玉姐兒臉色慘白,搖頭:“我……我沒有……”
“因為你心裡隻有你自己。”劉綽轉身,目光如炬,“你覺得家人不理解你,覺得世俗束縛了你,覺得隻要‘愛情’就夠了。玉姐兒,你十四歲了,不是四歲。你享受著劉家給你的一切——衣食無憂,讀書識字,出入有仆,卻從未想過,這一切從何而來,又需要付出什麼來維護。”
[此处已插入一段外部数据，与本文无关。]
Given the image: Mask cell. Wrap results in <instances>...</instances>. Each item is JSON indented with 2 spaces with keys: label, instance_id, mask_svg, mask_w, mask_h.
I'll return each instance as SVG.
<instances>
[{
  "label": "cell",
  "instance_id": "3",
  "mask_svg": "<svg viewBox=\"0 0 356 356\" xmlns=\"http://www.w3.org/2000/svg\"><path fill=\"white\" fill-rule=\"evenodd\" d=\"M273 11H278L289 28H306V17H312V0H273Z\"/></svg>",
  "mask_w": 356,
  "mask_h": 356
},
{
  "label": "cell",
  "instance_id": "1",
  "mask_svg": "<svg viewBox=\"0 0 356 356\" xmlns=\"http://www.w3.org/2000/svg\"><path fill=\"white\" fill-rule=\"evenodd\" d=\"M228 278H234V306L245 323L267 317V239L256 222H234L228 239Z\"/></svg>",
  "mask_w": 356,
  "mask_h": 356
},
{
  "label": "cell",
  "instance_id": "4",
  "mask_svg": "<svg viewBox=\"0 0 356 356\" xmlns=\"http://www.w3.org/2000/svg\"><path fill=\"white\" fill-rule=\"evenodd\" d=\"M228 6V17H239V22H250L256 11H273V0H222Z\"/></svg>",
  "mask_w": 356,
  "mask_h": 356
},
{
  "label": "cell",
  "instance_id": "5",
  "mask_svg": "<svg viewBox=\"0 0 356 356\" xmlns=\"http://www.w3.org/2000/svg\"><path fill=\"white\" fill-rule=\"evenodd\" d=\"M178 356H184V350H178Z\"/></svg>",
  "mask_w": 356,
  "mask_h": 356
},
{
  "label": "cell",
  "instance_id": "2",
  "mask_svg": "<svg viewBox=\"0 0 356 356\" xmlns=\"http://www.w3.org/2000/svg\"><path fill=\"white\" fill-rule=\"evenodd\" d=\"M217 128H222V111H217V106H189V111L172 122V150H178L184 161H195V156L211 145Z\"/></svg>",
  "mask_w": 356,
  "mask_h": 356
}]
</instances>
“姨母,我真的知道錯了。我也是怕我的名聲毀了後,會連累到家裡人。我不是要偷了東西跟他私奔,我真的是要跟他斷乾淨的。”
“若非如此,此刻便不是要你跪在此處了。”
她走到玉姐兒麵前,蹲下身,平視著她:“婚姻從來不是兩個人的事,而是兩個家族的事。這一點,你母親沒教過你麼?”
玉姐兒咬唇:“教過……可我以為……”
“你以為真愛能戰勝一切?”劉綽苦笑,“當年我與你姨父,也是經曆了重重考驗,證明了我不僅是他心愛之人,更是能與他並肩同行、共擔風雨的伴侶。熱戀期或許隻需要始於顏值的衝動,但若你自己腦子不清醒,即便成婚了,也早晚會與伴侶的世界漸行漸遠。”
“今日之事,我不會告訴你祖母和母親。不是要包庇你,而是不想她們再為你傷心。但你需記住——這是最後一次。”